Damals war im Übrigen eine restriktiver werdende Notenbankpolitik ein Argument für das Platzen der Dotcom-Blase. Denn die Geschäftsmodelle der meisten Unternehmen am neuen Markt hielten der restriktiven Zinspolitik der US-Notenbank schließlich nicht mehr stand.
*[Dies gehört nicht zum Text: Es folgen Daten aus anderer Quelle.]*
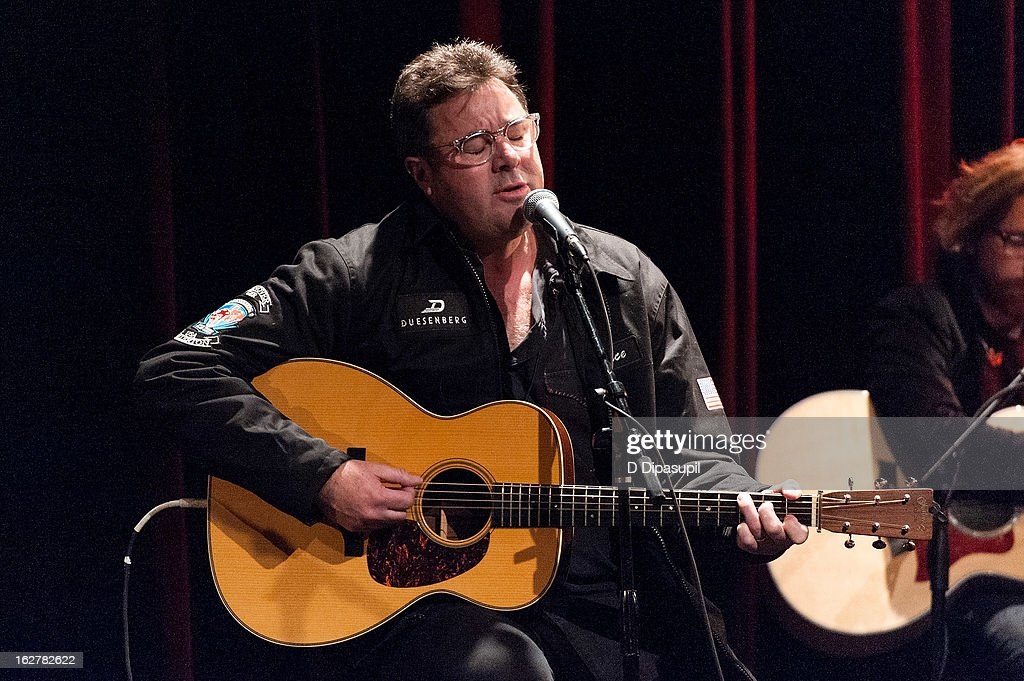 <a gi-track='captionPersonalityLinkClicked' href=/galleries/search?phrase=Vince+Gill&family=editorial&specificpeople=215309 ng-click='$event.stopPropagation()'>Vince Gill</a> performs on stage during the All For The Hall New York concert benefiting the Country Music Hall Of Fame at Best Buy Theater on February 26, 2013 in New York City.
Ein ähnliches Szenario ist in der aktuellen Situation schwer denkbar. Denn einerseits arbeiten große Social-Media-Plattformen wie LinkedIn und Facebook profitabel und können ein erfolgreiches Geschäftsmodell vorweisen. Andererseits ist eine Erhöhung der US-Notenbankzinsen aus Gründen der weiteren konjunkturellen Stabilisierung nicht in Sicht.

Insgesamt wird das Geschäft mit IPO’s damit neben der M&A-Welle zu einem wichtigen Börsenstabilisator.

Aktienmarktverfassung Mai 2010

Trotz der konjunkturellen Unterstützung und den Liquiditätsargumenten wird der deutsche Aktienmarkt von den Problemen in Euroland und der Angst vor einer Abkühlung des Wachstums in den Schwellenländern behindert.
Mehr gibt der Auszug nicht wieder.